-- Start Input records --

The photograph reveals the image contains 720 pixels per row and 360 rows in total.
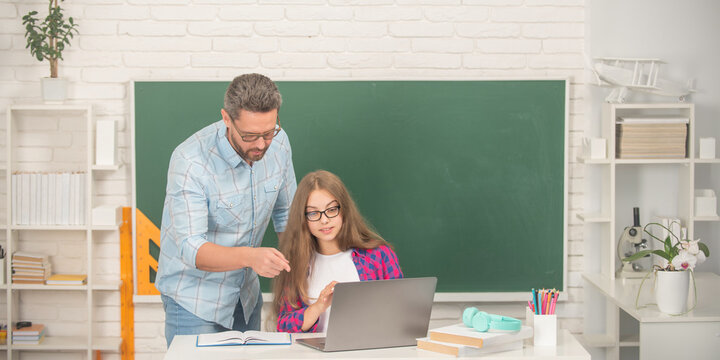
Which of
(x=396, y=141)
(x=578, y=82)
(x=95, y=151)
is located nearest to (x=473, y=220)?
(x=396, y=141)

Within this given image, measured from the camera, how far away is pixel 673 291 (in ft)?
9.02

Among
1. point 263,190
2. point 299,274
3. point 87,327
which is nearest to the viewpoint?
point 299,274

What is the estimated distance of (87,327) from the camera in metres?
3.36

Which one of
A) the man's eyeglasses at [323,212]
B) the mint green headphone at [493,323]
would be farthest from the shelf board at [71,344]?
the mint green headphone at [493,323]

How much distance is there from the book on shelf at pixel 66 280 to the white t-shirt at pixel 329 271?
1355 millimetres

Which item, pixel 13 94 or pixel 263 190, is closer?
pixel 263 190

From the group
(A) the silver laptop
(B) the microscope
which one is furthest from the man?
(B) the microscope

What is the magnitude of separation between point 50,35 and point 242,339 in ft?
5.91

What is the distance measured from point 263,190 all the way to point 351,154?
2.66ft

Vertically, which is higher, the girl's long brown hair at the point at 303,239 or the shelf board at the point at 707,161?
the shelf board at the point at 707,161

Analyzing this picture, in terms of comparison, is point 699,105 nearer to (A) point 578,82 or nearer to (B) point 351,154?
(A) point 578,82

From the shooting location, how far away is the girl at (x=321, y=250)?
249 centimetres

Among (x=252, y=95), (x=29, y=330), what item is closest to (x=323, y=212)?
(x=252, y=95)

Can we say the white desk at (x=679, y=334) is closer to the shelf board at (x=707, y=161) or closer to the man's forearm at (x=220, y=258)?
the shelf board at (x=707, y=161)
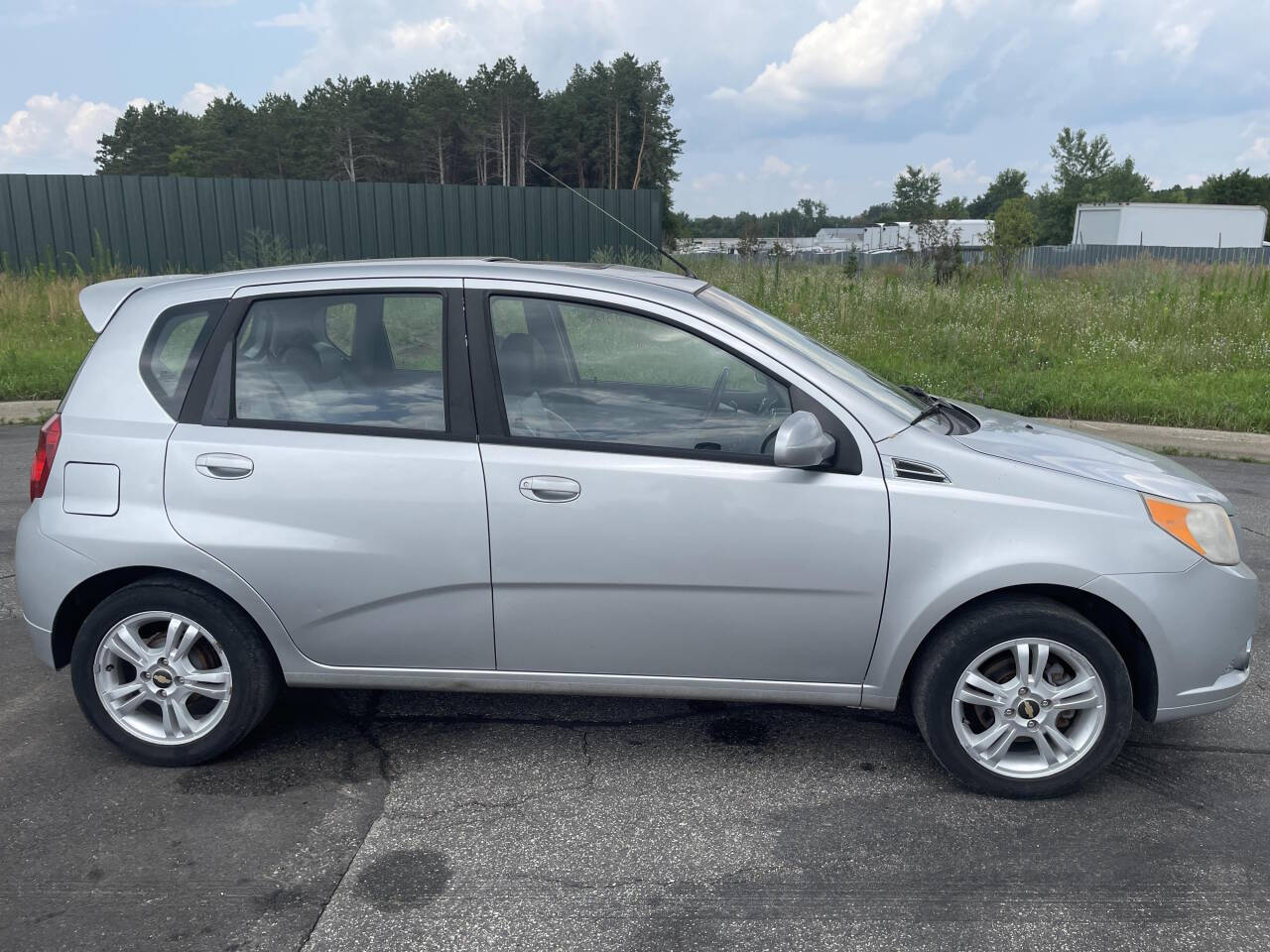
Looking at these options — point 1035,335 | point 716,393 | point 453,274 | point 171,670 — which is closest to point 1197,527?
point 716,393

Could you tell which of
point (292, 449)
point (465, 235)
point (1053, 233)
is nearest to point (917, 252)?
point (465, 235)

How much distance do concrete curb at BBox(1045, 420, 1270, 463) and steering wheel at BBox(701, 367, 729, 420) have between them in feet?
23.3

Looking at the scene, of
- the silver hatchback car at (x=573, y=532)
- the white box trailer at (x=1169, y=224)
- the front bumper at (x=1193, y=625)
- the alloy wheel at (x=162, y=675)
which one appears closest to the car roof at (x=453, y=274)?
the silver hatchback car at (x=573, y=532)

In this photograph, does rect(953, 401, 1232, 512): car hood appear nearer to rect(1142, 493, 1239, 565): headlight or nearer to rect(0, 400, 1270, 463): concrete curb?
rect(1142, 493, 1239, 565): headlight

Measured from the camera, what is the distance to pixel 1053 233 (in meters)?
88.7

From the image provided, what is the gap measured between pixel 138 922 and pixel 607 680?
1.56 m

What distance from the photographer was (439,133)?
166 feet

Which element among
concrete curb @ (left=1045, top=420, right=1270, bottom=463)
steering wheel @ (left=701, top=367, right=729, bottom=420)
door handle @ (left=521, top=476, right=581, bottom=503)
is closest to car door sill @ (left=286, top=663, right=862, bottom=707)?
door handle @ (left=521, top=476, right=581, bottom=503)

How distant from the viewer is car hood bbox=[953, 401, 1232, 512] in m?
3.49

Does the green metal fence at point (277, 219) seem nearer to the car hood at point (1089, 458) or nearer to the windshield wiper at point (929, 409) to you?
the windshield wiper at point (929, 409)

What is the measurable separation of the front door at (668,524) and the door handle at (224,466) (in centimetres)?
83

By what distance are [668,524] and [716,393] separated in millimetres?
509

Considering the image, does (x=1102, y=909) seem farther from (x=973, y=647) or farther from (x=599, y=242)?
(x=599, y=242)

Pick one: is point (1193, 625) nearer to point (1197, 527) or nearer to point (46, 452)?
point (1197, 527)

-- End Input records --

### Work instructions:
Print out the material word for word, omitting the pictures.

### Worked solution:
The photograph reveals the image contains 720 pixels per row and 360 rows in total.
Which of
(x=396, y=141)
(x=578, y=82)
(x=95, y=151)
is located nearest to (x=473, y=220)?
(x=396, y=141)

Within this given image, measured from the camera, how far away is pixel 673 291 (in ft)?
9.02

Among
1. point 263,190
2. point 299,274
3. point 87,327
which is nearest to the viewpoint?
point 299,274

What is the estimated distance of (87,327) from the camera in metres?
3.36

Which one of
A) the man's eyeglasses at [323,212]
B) the mint green headphone at [493,323]
would be farthest from the shelf board at [71,344]?
the mint green headphone at [493,323]

How much distance is there from the book on shelf at pixel 66 280 to the white t-shirt at pixel 329 271?
1355 millimetres

Which item, pixel 13 94 or pixel 263 190, is closer?
pixel 263 190

From the group
(A) the silver laptop
(B) the microscope
which one is furthest from the man?
(B) the microscope

What is the magnitude of separation between point 50,35 and point 242,339 in ft?
5.91

What is the distance measured from point 263,190 all the way to point 351,154?
2.66ft

Vertically, which is higher, the girl's long brown hair at the point at 303,239 or the shelf board at the point at 707,161?
the shelf board at the point at 707,161

Analyzing this picture, in terms of comparison, is point 699,105 nearer to (A) point 578,82 or nearer to (B) point 351,154?
(A) point 578,82

From the shooting location, how far away is the girl at (x=321, y=250)?
249 centimetres

Among (x=252, y=95), (x=29, y=330), what item is closest to (x=323, y=212)?
(x=252, y=95)

Can we say the white desk at (x=679, y=334) is closer to the shelf board at (x=707, y=161) or closer to the man's forearm at (x=220, y=258)?
the shelf board at (x=707, y=161)
Looking at these options — point 1035,335 | point 716,393 | point 453,274 | point 171,670 — which is closest to point 1197,527?
point 716,393

Could you tell which of
point (292, 449)
point (465, 235)
point (1053, 233)
is nearest to point (917, 252)?
point (465, 235)

How much distance do concrete curb at BBox(1045, 420, 1270, 463) and steering wheel at BBox(701, 367, 729, 420) have between them in feet?
23.3

Looking at the scene, of
- the silver hatchback car at (x=573, y=532)
- the white box trailer at (x=1169, y=224)
- the front bumper at (x=1193, y=625)
- the alloy wheel at (x=162, y=675)
which one appears closest to the car roof at (x=453, y=274)?
the silver hatchback car at (x=573, y=532)

In this photograph, does rect(953, 401, 1232, 512): car hood appear nearer to rect(1142, 493, 1239, 565): headlight or nearer to rect(0, 400, 1270, 463): concrete curb?
rect(1142, 493, 1239, 565): headlight

Measured from the camera, what is the distance to pixel 1053 233 (in meters)?
88.7

From the image provided, what is the gap measured between pixel 138 922 and pixel 607 680?
1.56 m

What distance from the photographer was (439,133)?
166 feet

Which element among
concrete curb @ (left=1045, top=420, right=1270, bottom=463)
steering wheel @ (left=701, top=367, right=729, bottom=420)
door handle @ (left=521, top=476, right=581, bottom=503)
is closest to car door sill @ (left=286, top=663, right=862, bottom=707)?
door handle @ (left=521, top=476, right=581, bottom=503)

How distant from the viewer is car hood bbox=[953, 401, 1232, 512] in m?
3.49

Does the green metal fence at point (277, 219) seem nearer to the car hood at point (1089, 458) or nearer to the windshield wiper at point (929, 409) to you?
the windshield wiper at point (929, 409)

What is the measurable separation of the front door at (668,524) and the door handle at (224,466) (in centimetres)?
83

By what distance are [668,524] and [716,393] separated in millimetres?
509

Considering the image, does (x=1102, y=909) seem farther from (x=973, y=647) or farther from (x=599, y=242)?
(x=599, y=242)

Pick one: is point (1193, 625) nearer to point (1197, 527) or nearer to point (46, 452)?
point (1197, 527)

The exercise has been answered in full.